It is possible to combine both host and service expansion expression to build complex business rules.

Note

A business rule expression always has to be made of a host expression (selector if you prefer) AND a service expression (still selector) separated by a coma when looking at service status. If not so, there is no mean to distinguish a host status from a service status in the expression. In servicegroup flag case, as you do not want to apply any filter on the host (you want ALL services which are member of the XXX service group, whichever host they are bound to), you may use the * host selector expression. The correct expression syntax should be: bp_rule!*,g:my-servicegroup The same rule applies to other service selectors (l, r, t, and so on).

Examples of combined expansion expression

You want to build a business rule including all web servers composing the application frontend.

l:front,r:HTTPS?

which is equivalent to:

web-srv1,HTTP & web-srv3,HTTPS

You may obviously combine expression expansion with standard expressions.

l:front,h:HTTPS? & db-srv1,MySQL

which is equivalent to:

(web-srv1,HTTP & web-srv3,HTTPS) & db-srv1,MySQL

Smart notifications

As of any host or service check, a business rule having its state in a non OK state may send notifications depending on its notification_options directive. But what if the underlying problems are known, and may be acknowledged ? The default behaviour is to continue sending notifications.

This may be what you need, but what if you want the business rule to stop sending notifications ?

Imagine your business rule is composed of all your site's web front ends. If a host fails, you want to know it, but once someone starts to fix the issue, you don't want to be notified anymore. A possible solution is to acknowledge the business rule itself. But if you do so, any other failing host won't get notified. Another solution is to enable smart notification on the business rule check.

Smart notifications is a way to disable notifications on a business rule having all its problems acknowledged. If a new problem occurs, notifications will be enabled back while it has not been acknowledged.

To enable smart notifications, simply set the business_rule_smart_notifications to 1.

Downtimes management

Downtimes are a bit more tricky to handle. While acknowledgement are necessarily set by humans, downtimes may be set automatically (for instance, by maintenance periods). You may still want to be notified during downtime periods.
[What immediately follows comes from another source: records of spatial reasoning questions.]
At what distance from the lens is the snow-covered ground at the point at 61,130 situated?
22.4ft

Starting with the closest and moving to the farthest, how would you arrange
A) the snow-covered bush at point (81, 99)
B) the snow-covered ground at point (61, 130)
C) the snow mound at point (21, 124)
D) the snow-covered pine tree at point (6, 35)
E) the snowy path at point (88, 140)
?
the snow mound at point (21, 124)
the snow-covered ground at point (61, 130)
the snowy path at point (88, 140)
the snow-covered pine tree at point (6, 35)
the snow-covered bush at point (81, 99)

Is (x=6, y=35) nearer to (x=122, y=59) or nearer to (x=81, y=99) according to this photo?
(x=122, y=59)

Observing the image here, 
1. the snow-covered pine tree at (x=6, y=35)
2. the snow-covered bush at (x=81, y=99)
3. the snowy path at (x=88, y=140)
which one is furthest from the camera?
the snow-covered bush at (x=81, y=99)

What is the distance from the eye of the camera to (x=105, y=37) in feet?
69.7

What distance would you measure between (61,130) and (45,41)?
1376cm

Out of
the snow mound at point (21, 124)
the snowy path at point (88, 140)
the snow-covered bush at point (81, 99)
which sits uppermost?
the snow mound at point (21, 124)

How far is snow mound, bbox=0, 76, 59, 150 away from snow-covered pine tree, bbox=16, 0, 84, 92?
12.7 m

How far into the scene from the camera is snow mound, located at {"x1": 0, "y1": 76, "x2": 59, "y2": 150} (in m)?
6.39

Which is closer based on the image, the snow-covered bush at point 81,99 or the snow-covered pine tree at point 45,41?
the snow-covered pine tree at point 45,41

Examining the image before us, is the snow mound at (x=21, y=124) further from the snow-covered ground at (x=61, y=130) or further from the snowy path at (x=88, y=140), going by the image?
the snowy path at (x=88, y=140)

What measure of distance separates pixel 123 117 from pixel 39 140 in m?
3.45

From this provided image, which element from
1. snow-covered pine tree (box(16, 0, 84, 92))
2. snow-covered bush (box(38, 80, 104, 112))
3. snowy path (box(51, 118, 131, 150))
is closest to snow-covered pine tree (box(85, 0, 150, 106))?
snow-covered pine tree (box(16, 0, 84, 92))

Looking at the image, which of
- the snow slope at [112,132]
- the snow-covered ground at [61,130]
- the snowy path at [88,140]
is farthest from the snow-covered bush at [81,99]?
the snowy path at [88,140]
As a consequence, downtimes are not taken into account by smart notification processing, unless explicitly told to do so.

To enable downtimes in smart notifications processing, simply set the business_rule_downtime_as_ack to 1.

Consolidated services

Another useful usage of business rules is consolidated services. Imagine you have a large web cluster, composed of hundreds of nodes. If a small portion of the nodes fail, you may receive a large number of notifications, which is not convenient. To prevent this, you may use a business rule looking like bp_rule!g:web,.... If you disable notifications by setting notification_options to n on the underlying hosts or services, you would receive a single notification with all the failing nodes in one time, which may be clearer.

To avoid having to manually set notification_options on each node, you may use two convenient directives on the business rule side: business_rule_host_notification_options which enforces notification options of underlying hosts, and business_rule_service_notification_options which does the same for services.

This feature, combined with the convenience of packs and Smart notifications allows to build large consolidated services very easily.

Example:

define host {
       use http
       host_name web-01
       hostgroups web
       ...
       }

define host {
       use http
       host_name web-02
       hostgroups web
       ...
       }

define host {
       host_name meta
       ...
       }

define service {
       host_name meta
       service_description Web cluster
       check_command bp_rule!g:web,g:HTTPS?
       business_rule_service_notification_options n
       ...
       }

In the previous example, HTTP/HTTPS services come from the http pack. If one or more http servers fail, a single notification would be sent, rather than one per failing service.

Warning

It would be very tempting in this situation to acknowledge the consolidated service if a notification is sent. Never do so, as any, as any new failure would not be reported. You still have to acknowledge each independent failure. Take care to explain this to people in charge of the operations.

Macro expansion

It is possible in a business rule expression to include macros, as you would do for normal check command definition. You may for instance define a custom macro on the host or service holding the business rule, and use it in the expression.

Combined with :ref:`macro modulation <advanced/macro-modulations>`, this allows to define consolidated services with variable fault tolerance thresholds depending on the timeperiod.

Imagine your web frontend cluster composed of dozens servers serving the web site. If one is failing, this would not impact the service so much. During the day, when the complete team is at work, a single failure should be notified and fixed immediately. But during the night, you may consider that losing let's say up to 5% of the cluster has no impact on the QoS: thus waking up the on-call guy is not useful.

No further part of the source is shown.